→ TASK TO CARRY OUT:
Translate this sentence from the briefing on Venezuela into Spanish: "He’s on a tight timeline, so we’re going to get him right up to the podium."

Under Secretary for Political Affairs Tom Shannon on Venezuela

Special Briefing
Thomas A. Shannon, Jr.
Under Secretary for Political Affairs 
Washington, DC
June 24, 2016

MR KIRBY: Good afternoon, everybody. I have a special guest with me today, a special briefer. I think you all know Under Secretary of State for Political Affairs Tom Shannon. Ambassador Shannon, as I think you also know, spent the last couple of days in Caracas meeting with Venezuelan officials in the government and the opposition and civil society. And as we talked about yesterday, we were going to make him available to discuss with you the context of those meetings and where the relationship with Venezuela is.

I know that there are a lot of questions about the referendum vote in the UK today. The – Ambassador Shannon is here principally to talk about his trip to Venezuela. I’ll be happy to engage the questions about Brexit in the regular briefing when the ambassador is done.

He’s on a tight timeline, so we’re going to get him right up to the podium. And I’ll be moderating the questions as I have in the past, and we’ve got to see if we can get him out the door here at about quarter ‘til. So with that, Ambassador Shannon.

Entries for locating named things

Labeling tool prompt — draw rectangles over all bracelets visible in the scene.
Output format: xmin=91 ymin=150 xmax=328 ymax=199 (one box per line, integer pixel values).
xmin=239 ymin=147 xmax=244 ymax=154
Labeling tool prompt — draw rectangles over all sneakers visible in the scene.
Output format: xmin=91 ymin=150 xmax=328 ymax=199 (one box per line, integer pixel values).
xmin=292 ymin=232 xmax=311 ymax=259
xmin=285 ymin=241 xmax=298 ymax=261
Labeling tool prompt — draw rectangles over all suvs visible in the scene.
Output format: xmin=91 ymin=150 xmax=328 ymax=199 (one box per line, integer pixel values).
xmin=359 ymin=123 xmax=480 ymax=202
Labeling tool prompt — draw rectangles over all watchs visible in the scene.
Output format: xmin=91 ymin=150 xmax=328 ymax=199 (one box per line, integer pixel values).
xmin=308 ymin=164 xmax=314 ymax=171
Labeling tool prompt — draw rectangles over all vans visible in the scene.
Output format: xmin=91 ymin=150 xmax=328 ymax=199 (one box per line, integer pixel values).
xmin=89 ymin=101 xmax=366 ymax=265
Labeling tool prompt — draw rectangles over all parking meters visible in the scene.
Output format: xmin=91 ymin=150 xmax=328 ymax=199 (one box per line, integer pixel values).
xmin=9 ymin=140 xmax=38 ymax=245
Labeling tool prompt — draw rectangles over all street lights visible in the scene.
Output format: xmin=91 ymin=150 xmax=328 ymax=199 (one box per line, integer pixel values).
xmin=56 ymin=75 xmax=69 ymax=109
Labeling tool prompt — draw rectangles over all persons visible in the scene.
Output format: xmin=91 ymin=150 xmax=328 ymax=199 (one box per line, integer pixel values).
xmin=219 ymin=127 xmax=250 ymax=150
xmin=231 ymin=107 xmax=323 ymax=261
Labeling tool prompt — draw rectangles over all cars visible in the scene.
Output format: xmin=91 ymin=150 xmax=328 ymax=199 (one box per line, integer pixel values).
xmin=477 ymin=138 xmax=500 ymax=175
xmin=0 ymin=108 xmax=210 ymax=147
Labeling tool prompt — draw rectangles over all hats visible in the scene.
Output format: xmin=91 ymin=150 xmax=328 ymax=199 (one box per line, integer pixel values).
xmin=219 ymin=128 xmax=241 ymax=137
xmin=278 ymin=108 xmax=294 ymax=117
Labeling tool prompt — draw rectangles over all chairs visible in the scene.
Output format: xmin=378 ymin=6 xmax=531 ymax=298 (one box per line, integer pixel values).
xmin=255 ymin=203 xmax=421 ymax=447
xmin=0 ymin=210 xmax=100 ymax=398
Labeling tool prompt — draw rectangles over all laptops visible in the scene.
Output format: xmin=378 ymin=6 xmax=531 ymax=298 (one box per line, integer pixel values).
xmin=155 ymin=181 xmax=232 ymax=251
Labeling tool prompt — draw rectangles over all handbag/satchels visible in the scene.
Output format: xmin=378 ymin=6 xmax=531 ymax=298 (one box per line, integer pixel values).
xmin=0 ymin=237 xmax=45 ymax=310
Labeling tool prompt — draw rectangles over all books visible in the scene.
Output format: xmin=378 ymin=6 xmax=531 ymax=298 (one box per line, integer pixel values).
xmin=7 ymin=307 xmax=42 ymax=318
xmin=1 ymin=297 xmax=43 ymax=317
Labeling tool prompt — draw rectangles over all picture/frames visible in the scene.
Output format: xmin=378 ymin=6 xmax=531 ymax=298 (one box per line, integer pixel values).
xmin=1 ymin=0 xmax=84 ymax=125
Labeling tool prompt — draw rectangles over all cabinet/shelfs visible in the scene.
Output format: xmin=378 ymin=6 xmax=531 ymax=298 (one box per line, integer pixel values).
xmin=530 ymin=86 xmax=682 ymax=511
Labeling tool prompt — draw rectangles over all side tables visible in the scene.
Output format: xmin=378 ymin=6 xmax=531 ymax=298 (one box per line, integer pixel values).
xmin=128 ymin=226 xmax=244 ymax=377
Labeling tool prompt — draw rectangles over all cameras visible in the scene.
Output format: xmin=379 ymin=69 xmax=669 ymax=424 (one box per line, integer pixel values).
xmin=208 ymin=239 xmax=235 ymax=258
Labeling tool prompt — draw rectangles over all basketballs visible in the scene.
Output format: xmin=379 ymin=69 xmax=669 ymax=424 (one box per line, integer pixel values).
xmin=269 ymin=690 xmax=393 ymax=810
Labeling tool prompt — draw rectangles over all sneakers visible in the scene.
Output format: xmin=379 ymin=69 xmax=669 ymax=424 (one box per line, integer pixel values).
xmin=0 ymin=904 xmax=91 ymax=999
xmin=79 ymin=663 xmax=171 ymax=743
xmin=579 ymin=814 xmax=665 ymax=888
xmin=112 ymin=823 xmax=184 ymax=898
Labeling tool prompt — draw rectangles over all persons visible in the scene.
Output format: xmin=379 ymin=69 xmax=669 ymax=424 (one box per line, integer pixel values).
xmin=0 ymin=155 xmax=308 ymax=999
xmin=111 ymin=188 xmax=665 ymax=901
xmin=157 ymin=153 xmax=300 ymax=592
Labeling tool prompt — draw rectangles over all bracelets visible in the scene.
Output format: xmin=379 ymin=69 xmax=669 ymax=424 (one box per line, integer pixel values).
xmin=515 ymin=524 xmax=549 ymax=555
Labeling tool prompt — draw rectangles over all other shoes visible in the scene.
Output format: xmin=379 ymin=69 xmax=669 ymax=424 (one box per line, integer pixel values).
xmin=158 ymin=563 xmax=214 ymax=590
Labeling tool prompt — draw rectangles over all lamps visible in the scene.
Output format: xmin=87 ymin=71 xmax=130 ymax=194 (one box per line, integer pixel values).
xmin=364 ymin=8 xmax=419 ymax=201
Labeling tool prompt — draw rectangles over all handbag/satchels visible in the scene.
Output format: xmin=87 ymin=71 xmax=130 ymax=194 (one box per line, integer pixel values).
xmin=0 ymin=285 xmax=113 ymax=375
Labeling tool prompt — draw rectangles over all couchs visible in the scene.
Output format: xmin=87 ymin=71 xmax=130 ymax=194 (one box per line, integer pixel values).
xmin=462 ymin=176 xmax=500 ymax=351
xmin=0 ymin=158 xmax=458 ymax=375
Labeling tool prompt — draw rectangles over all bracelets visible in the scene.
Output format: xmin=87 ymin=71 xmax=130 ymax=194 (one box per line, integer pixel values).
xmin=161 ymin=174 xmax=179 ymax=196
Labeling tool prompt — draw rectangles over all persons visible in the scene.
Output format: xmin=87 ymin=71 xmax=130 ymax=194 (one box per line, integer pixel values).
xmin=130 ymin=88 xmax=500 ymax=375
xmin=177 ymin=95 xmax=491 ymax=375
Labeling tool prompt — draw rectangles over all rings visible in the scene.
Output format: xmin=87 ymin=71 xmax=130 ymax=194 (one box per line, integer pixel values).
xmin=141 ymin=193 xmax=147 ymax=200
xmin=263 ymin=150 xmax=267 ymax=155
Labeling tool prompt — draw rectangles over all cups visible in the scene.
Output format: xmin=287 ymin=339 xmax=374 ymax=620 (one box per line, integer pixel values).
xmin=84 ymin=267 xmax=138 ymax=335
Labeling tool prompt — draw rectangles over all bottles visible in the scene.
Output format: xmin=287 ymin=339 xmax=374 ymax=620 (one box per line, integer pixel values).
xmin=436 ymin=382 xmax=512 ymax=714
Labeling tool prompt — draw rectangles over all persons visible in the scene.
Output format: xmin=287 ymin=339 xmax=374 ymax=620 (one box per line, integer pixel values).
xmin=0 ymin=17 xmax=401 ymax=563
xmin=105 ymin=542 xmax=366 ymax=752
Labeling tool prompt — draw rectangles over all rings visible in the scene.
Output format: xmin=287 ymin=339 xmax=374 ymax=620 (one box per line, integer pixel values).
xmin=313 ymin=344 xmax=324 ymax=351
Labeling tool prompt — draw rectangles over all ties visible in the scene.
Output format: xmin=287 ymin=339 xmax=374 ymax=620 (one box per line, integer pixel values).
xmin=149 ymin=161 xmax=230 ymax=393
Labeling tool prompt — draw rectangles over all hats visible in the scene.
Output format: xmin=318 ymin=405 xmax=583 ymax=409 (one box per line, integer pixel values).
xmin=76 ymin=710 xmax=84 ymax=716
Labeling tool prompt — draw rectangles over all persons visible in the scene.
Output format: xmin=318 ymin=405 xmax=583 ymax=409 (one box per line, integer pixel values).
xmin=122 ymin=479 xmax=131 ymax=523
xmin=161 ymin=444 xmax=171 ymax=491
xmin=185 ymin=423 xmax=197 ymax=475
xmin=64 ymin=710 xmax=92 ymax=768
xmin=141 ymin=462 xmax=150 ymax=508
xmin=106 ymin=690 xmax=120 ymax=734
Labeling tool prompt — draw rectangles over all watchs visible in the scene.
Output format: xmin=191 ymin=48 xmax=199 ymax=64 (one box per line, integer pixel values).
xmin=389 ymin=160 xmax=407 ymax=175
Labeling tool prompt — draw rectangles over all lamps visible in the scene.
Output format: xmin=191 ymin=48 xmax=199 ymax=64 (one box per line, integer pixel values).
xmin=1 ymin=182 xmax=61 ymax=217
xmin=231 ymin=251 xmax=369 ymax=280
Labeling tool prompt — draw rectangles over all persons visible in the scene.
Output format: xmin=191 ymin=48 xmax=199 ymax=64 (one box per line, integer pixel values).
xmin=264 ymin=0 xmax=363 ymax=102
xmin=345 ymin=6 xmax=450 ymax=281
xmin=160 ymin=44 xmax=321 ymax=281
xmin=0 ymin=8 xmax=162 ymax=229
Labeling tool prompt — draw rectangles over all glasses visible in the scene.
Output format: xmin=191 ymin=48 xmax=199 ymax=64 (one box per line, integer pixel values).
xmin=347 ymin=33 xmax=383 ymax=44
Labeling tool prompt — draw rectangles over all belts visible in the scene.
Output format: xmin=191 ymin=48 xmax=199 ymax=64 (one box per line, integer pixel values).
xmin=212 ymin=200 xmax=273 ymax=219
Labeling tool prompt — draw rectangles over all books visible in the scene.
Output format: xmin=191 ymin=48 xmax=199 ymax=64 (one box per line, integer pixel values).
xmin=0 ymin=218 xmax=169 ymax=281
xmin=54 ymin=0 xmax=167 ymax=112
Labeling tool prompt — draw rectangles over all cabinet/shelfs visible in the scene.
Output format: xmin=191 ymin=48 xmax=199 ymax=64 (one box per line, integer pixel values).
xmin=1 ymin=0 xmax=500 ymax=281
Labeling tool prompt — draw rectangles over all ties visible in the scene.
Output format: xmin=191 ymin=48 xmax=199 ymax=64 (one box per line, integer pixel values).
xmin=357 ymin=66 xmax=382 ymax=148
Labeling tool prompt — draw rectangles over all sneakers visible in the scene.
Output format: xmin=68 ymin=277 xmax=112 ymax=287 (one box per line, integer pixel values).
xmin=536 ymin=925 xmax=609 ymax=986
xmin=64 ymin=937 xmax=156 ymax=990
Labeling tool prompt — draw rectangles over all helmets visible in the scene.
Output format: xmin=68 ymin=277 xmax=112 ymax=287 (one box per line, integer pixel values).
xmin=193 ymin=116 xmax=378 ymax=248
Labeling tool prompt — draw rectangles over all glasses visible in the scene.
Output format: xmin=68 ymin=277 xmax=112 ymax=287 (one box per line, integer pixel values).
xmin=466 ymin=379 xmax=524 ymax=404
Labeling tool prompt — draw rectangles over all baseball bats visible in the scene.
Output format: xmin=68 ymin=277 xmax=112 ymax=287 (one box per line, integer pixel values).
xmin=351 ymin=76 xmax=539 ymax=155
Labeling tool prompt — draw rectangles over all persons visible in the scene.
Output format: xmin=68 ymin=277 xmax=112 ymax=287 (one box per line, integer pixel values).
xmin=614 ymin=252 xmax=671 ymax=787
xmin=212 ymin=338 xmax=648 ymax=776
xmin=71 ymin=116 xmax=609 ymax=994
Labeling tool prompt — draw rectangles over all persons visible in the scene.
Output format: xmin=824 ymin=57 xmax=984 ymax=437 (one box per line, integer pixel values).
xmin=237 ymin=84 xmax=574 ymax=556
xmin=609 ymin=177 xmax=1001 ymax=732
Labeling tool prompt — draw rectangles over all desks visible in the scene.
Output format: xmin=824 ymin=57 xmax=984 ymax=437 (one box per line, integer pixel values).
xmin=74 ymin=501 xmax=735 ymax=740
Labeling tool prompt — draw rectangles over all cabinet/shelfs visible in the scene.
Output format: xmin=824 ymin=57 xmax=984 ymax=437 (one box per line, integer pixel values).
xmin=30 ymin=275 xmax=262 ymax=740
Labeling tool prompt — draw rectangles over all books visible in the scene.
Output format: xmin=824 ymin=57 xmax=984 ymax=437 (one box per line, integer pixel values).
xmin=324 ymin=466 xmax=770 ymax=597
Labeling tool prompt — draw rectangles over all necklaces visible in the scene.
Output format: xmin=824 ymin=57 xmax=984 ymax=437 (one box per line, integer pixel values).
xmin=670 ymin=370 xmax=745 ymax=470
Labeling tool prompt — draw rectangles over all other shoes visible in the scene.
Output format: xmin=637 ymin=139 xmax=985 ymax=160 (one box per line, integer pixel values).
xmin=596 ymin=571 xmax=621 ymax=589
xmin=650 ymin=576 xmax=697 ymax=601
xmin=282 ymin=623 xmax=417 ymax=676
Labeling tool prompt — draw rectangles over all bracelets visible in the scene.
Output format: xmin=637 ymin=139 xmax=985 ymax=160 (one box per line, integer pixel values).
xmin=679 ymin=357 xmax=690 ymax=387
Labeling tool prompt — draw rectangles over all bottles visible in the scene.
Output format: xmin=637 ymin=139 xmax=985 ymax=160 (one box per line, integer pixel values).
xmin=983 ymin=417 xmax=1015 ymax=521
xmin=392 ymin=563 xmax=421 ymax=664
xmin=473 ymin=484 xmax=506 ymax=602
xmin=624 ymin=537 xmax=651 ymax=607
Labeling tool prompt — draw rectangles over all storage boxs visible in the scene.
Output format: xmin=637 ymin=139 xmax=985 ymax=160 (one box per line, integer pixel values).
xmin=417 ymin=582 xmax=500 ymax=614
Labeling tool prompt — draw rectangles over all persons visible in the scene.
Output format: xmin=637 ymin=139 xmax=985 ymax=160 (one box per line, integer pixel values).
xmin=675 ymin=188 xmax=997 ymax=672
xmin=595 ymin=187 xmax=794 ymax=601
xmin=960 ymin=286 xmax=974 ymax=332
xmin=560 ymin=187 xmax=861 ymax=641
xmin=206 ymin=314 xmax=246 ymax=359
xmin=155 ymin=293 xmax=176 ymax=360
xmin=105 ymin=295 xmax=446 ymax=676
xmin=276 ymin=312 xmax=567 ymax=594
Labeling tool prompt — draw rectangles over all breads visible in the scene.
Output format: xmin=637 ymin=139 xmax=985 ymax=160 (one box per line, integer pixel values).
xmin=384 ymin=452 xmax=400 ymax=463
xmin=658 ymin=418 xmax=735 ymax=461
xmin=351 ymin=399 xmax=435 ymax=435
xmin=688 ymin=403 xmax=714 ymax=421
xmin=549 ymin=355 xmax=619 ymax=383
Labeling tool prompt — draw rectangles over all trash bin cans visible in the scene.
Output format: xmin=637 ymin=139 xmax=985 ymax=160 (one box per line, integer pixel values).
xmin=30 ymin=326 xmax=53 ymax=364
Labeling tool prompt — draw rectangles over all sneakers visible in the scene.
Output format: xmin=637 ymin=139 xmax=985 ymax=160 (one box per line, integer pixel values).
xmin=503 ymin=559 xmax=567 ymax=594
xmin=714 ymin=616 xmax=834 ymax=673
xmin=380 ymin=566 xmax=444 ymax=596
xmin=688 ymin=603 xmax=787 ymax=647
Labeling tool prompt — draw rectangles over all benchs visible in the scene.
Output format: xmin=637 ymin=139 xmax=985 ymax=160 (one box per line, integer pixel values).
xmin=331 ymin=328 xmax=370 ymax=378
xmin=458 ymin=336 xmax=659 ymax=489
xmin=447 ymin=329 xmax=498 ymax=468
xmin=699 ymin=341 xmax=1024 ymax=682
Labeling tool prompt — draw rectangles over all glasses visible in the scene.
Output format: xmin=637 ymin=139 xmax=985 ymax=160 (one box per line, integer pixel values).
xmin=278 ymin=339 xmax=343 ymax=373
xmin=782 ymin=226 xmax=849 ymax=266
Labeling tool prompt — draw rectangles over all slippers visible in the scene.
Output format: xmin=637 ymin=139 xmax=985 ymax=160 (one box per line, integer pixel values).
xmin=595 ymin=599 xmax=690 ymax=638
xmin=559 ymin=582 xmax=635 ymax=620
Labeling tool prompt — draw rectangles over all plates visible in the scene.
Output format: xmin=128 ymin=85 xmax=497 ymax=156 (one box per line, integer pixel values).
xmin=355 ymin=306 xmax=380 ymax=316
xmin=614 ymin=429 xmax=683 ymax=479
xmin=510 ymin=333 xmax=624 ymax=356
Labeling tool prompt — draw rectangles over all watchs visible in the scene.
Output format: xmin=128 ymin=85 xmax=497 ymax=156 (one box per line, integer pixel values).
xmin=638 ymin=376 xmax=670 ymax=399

→ THE RESULT:
Tiene un horario muy ajustado, así que vamos a hacerlo subir al podio de inmediato.